326 U.S. at 130-31, 65 S.Ct. at 1481. See also In re Applications of Arecibo Radio Corp., 101 F.C.C.2d 545 (1985) ("We understand the Supreme Court to have held [in Radio Station WOW] that, in taking steps to place a matter before the Commission, a court [cannot] . . . prohibit interested parties from making arguments to the Commission concerning the merits of the matter.") (state court marshal signed the documents transferring the broadcast license to the plaintiff pursuant to state court order; FCC approved the transfer).

On the other hand, a court may hold a party in contempt for actions performed before the FCC. In Chambers v. NASCO, Inc., 501 U.S. 32, 111 S.Ct. 2123, 115 L.Ed.2d 27 (1991), the Supreme Court affirmed a district court's award of sanctions against a party for bad faith conduct. Chambers was the owner of a television station who entered into an agreement to sell the station to NASCO. Chambers subsequently decided he did not want to sell the station, and so informed NASCO. NASCO told Chambers it would file an action in federal court for specific performance, and seek a temporary restraining order preventing the transfer of the station. Chambers then began a campaign of harassment and delay. Among other actions, he sought permission from the FCC to build a new transmitter tower for the station and to relocate the transmission facilities to that site, which was not covered by the contract. Chambers also convinced the officials of his solely owned corporation to file formal oppositions with the FCC to NASCO's pending application for transfer of the license.

TASK 1:
Answer these about the legal text on the FCC:
(a) In the Arecibo Radio case, who signed the documents transferring the broadcast license?
(b) In what year was Chambers v. NASCO, Inc. decided?
(c) What order did NASCO say it would seek to stop the transfer of the station?
TASK 2:
Write out the legal text on the FCC word for word, from "326 U.S. at" up to and including "approved the transfer).".
TASK 3:
Pick up the legal text on the FCC right after its last sentence and keep it going.
The data after this text aren't needed for anything here.

INFORMATION SUPPLIED:
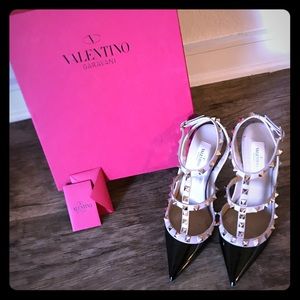 Authentic VALENTINO heels blackstud Sale!!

FINAL ANSWER 1:
(a) A state court marshal.
(b) 1991.
(c) A temporary restraining order.

FINAL ANSWER 2:
326 U.S. at 130-31, 65 S.Ct. at 1481. See also In re Applications of Arecibo Radio Corp., 101 F.C.C.2d 545 (1985) ("We understand the Supreme Court to have held [in Radio Station WOW] that, in taking steps to place a matter before the Commission, a court [cannot] . . . prohibit interested parties from making arguments to the Commission concerning the merits of the matter.") (state court marshal signed the documents transferring the broadcast license to the plaintiff pursuant to state court order; FCC approved the transfer).

FINAL ANSWER 3:
In affirming the award of sanctions for contempt, the Supreme Court held such sanctions were not limited to conduct occurring before the court imposing the sanctions.

*313 [C]hambers challenges the District Court's imposition of sanctions for conduct before other tribunals, including the FCC, the Court of Appeals, and this Court, asserting that a court may sanction only conduct occurring in its presence. Our cases are to the contrary, however. As long as a party receives an appropriate hearing, as did Chambers, . . . the party may be sanctioned for abuses of process occurring beyond the courtroom, such as disobeying the court's orders. . . . Here, for example, Chambers' attempt to gain the FCC's permission to build a new transmission tower was in direct contravention of the District Court's orders to maintain the status quo pending the outcome of the litigation, and was therefore within the scope of the District Court's sanctioning power.

501 U.S. at 57, 111 S.Ct. at 2139 (citations omitted).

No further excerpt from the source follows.